» **Listed entries**:
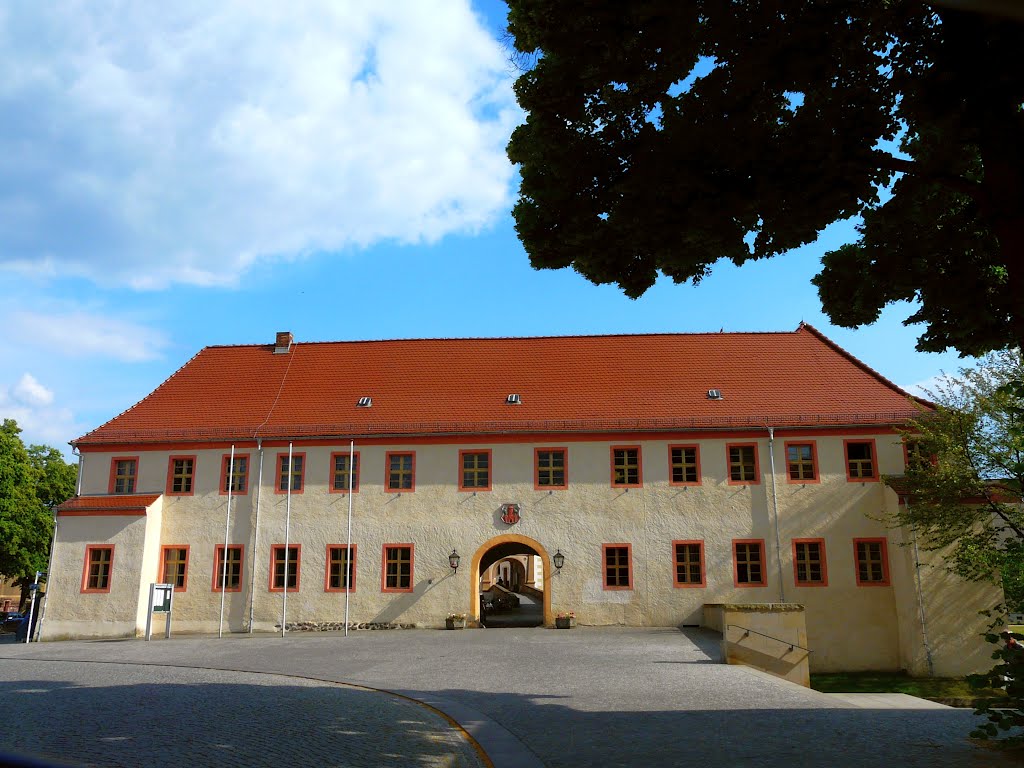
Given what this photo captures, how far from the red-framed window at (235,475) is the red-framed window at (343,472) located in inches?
117

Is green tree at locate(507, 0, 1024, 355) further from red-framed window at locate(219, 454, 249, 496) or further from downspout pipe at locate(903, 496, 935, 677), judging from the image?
red-framed window at locate(219, 454, 249, 496)

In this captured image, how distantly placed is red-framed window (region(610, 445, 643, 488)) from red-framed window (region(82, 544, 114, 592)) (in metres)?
16.5

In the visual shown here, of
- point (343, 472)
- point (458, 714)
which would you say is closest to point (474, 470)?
point (343, 472)

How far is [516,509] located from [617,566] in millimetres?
3676

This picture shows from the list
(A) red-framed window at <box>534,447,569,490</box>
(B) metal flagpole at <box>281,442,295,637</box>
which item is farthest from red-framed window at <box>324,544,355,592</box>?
(A) red-framed window at <box>534,447,569,490</box>

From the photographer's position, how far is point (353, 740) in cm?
809

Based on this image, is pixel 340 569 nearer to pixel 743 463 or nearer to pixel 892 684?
pixel 743 463

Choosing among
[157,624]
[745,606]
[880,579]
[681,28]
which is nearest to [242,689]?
[745,606]

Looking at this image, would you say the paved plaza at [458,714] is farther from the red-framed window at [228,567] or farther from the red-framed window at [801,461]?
the red-framed window at [801,461]

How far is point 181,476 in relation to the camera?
1042 inches

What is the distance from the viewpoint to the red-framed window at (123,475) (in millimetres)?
26562

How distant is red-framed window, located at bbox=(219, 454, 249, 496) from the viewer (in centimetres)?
2609

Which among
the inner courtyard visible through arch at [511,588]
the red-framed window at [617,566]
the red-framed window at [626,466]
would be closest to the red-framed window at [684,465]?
the red-framed window at [626,466]

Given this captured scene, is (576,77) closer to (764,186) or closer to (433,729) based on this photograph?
(764,186)
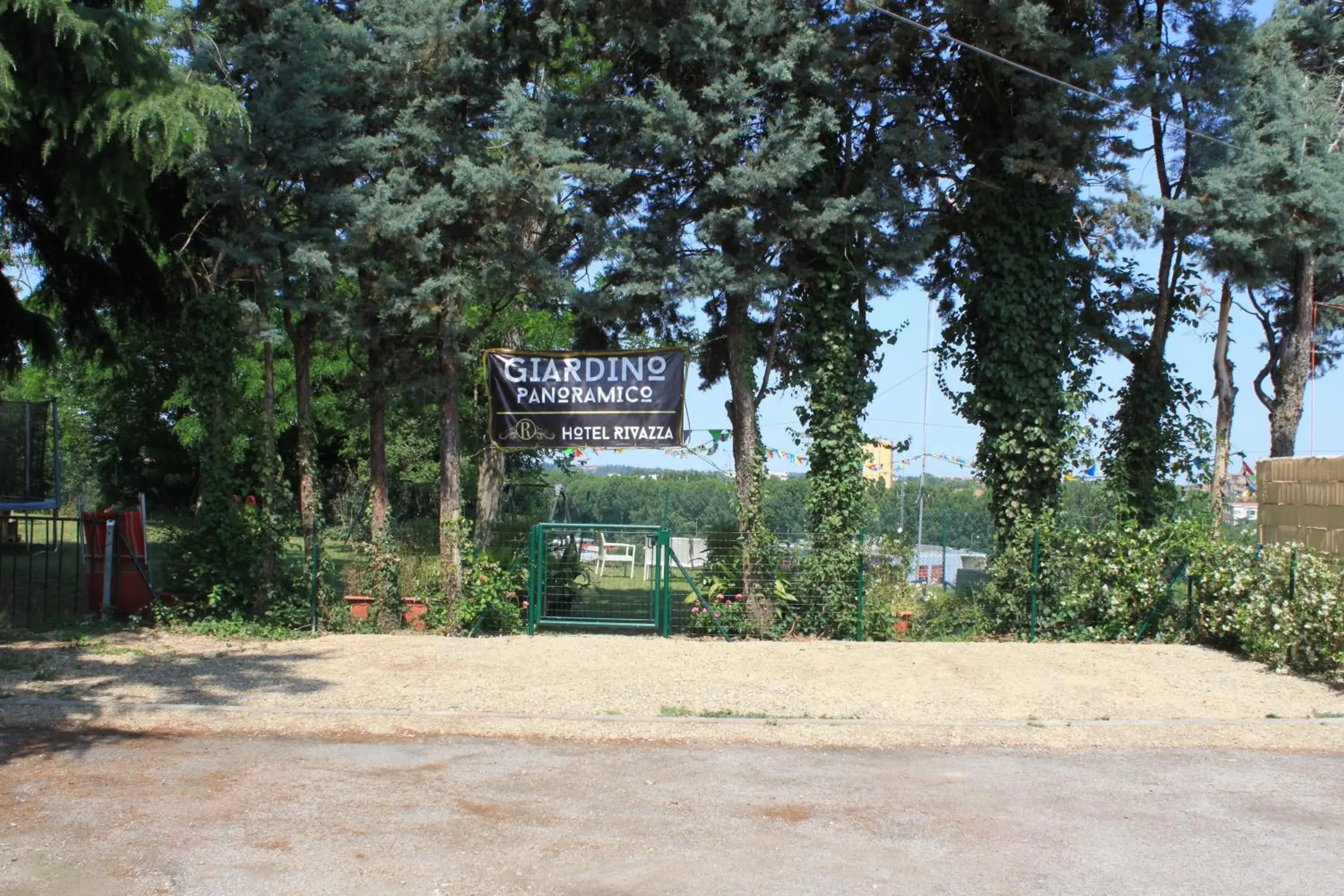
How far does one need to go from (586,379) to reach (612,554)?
259 cm

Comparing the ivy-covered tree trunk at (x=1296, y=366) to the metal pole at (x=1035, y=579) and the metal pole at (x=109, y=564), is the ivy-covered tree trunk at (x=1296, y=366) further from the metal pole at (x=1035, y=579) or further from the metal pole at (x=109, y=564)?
the metal pole at (x=109, y=564)

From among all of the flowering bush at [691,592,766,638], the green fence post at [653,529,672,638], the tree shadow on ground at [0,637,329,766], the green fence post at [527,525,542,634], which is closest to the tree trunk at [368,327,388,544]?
the green fence post at [527,525,542,634]

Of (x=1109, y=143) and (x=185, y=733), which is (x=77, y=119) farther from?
(x=1109, y=143)

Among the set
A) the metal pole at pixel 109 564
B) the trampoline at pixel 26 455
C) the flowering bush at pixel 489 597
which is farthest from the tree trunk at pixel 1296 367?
the trampoline at pixel 26 455

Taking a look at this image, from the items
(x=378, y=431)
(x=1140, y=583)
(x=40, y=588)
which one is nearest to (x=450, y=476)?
(x=378, y=431)

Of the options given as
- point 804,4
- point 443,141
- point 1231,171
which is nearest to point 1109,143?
point 1231,171

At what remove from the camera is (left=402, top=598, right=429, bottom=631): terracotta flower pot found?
14.4m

» **What the exercise asks**: Reproduce every item above word for word, omitting the pictures.

» **Answer in full**:
Given what this photo captures, how far from the red-framed window at (235,475) is the red-framed window at (343,472) located in inches?
117

Is green tree at locate(507, 0, 1024, 355) further from red-framed window at locate(219, 454, 249, 496) or further from downspout pipe at locate(903, 496, 935, 677), judging from the image?
red-framed window at locate(219, 454, 249, 496)

In this captured image, how distantly placed is red-framed window (region(610, 445, 643, 488)) from red-framed window (region(82, 544, 114, 592)) (in metres)?
16.5

In the visual shown here, of
- point (343, 472)
- point (458, 714)
which would you say is closest to point (474, 470)?
point (343, 472)

How far is [516,509] located from [617,566] in millimetres?
3676

This picture shows from the list
(A) red-framed window at <box>534,447,569,490</box>
(B) metal flagpole at <box>281,442,295,637</box>
which item is farthest from red-framed window at <box>324,544,355,592</box>?
(A) red-framed window at <box>534,447,569,490</box>

From the photographer's position, how far is point (353, 740) in cm?
809

Based on this image, is pixel 340 569 nearer to pixel 743 463 or nearer to pixel 892 684?
pixel 743 463

Choosing among
[157,624]
[745,606]
[880,579]
[681,28]
which is nearest to [242,689]?
[745,606]

Looking at this image, would you say the paved plaza at [458,714] is farther from the red-framed window at [228,567] or farther from the red-framed window at [801,461]?
the red-framed window at [801,461]

How far is point 181,476 in relation to the camera?
1042 inches

What is the distance from the viewpoint to the red-framed window at (123,475) (in millimetres)?
26562

How distant is red-framed window, located at bbox=(219, 454, 249, 496) from the viewer (in centimetres)?
2609

Which among
the inner courtyard visible through arch at [511,588]
the red-framed window at [617,566]
the red-framed window at [626,466]
would be closest to the red-framed window at [684,465]?
the red-framed window at [626,466]

Given this captured scene, is (576,77) closer to (764,186) or closer to (433,729) based on this photograph?
(764,186)
How far does one need to go from (586,379) to reach (612,554)?
259 cm

Comparing the ivy-covered tree trunk at (x=1296, y=366) to the metal pole at (x=1035, y=579) and the metal pole at (x=109, y=564), is the ivy-covered tree trunk at (x=1296, y=366) further from the metal pole at (x=1035, y=579) or further from the metal pole at (x=109, y=564)?
the metal pole at (x=109, y=564)

From among all of the flowering bush at [691,592,766,638], the green fence post at [653,529,672,638], the tree shadow on ground at [0,637,329,766], the green fence post at [527,525,542,634], which is closest to the tree trunk at [368,327,388,544]?
the green fence post at [527,525,542,634]

Of (x=1109, y=143) and (x=185, y=733), which is (x=77, y=119) farther from?
(x=1109, y=143)

Among the set
A) the metal pole at pixel 109 564
B) the trampoline at pixel 26 455
C) the flowering bush at pixel 489 597
which is farthest from the tree trunk at pixel 1296 367?
the trampoline at pixel 26 455

Taking a look at this image, from the items
(x=378, y=431)
(x=1140, y=583)
(x=40, y=588)
which one is nearest to (x=450, y=476)?
(x=378, y=431)

Of the options given as
- point 804,4
- point 443,141
- point 1231,171
which is nearest to point 1109,143?
point 1231,171

At what remove from the camera is (left=402, top=598, right=429, bottom=631): terracotta flower pot found?
14.4m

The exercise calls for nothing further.